On Thursday, a bicameral group of Republican lawmakers, led by Senate President Warren Petersen and House Speaker Ben Toma, transmitted a letter to Mayes, demanding that she “publicly retract (her) patently false statements attacking ESAs and impugning the motives of thousands of parents that use ESAs to provide the best education for their children.”
The accusations and demands in the letter stem from a recent television interview Mayes gave where she “claimed that ‘there are no controls’ on the ESA program, ‘no accountability,’ that ‘they’ (presumably parents) are ‘spending hundreds of millions of dollars of taxpayer money,’ that this ‘needs to be looked at,’ and that it’s (her) ‘responsibility to do that’ as Arizona’s ‘top law enforcement officer.’”

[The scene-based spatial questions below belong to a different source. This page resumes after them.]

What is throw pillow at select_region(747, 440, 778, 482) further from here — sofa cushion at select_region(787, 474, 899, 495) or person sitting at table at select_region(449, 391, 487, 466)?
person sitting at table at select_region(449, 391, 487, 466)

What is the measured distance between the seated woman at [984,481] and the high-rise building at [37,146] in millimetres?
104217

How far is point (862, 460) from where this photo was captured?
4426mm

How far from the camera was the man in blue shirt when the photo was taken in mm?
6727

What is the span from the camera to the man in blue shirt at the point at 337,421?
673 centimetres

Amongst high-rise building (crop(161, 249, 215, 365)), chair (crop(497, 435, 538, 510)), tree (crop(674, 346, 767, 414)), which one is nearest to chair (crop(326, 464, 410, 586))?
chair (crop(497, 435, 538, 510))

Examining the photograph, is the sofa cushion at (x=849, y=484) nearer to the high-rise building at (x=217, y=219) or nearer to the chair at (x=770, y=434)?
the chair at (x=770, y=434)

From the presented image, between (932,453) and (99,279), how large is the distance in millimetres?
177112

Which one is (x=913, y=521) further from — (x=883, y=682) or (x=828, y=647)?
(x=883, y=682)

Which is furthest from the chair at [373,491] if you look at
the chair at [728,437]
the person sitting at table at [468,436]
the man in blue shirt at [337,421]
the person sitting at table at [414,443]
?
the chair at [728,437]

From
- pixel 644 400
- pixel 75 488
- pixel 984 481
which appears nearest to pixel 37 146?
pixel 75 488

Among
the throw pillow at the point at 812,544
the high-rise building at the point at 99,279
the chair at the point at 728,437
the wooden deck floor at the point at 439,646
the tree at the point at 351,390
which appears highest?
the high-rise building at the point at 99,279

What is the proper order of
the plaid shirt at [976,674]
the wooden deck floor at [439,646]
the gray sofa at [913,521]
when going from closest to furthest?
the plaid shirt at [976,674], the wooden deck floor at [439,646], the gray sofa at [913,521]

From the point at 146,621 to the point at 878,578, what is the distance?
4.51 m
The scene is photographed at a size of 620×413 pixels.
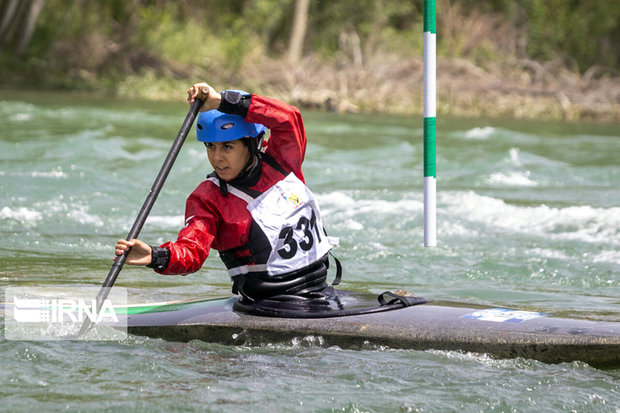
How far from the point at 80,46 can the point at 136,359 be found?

The coalition of eight legislators (Senators T.J. Shope, Sonny Borrelli, and Sine Kerr, and Representatives Travis Grantham, Leo Biasiucci, and Teresa Martinez – along with Petersen and Toma) share their alarm “that the state’s chief legal officer would make such outlandish claims that are refuted by Arizona law.” They write that “Numerous statutory provisions in the ESA laws expressly require accountability, oversight, and investigations when appropriate. See, e.g., A.R.S. § 15-2403 (requiring, among other things, the Arizona Department of Education to conduct or contract for ‘random, quarterly and annual audits’ of ESAs ‘as needed to ensure compliance’, authorizing the Department to remove parents or qualified students if they fail to comply with the contract or applicable laws, rules or orders, and enabling the State Board of Education to refer cases ‘of substantial misuse of monies’ and suspected cases of fraud to the Attorney General).”
Republican Superintendent of Public Instruction Tom Horne’s administration has been amenable to referring such cases of fraud or misuse of monies to the Attorney General as directed under law. In a tweet on March 1, the Arizona Department of Education responded to an account alleging misuse and / or fraud of ESA funds (in a post that has since been deleted), saying, “Please provide your relatives name, and we would like to refer her to Attorney General Kris Mayes. ESA dollars should only be spent on education.”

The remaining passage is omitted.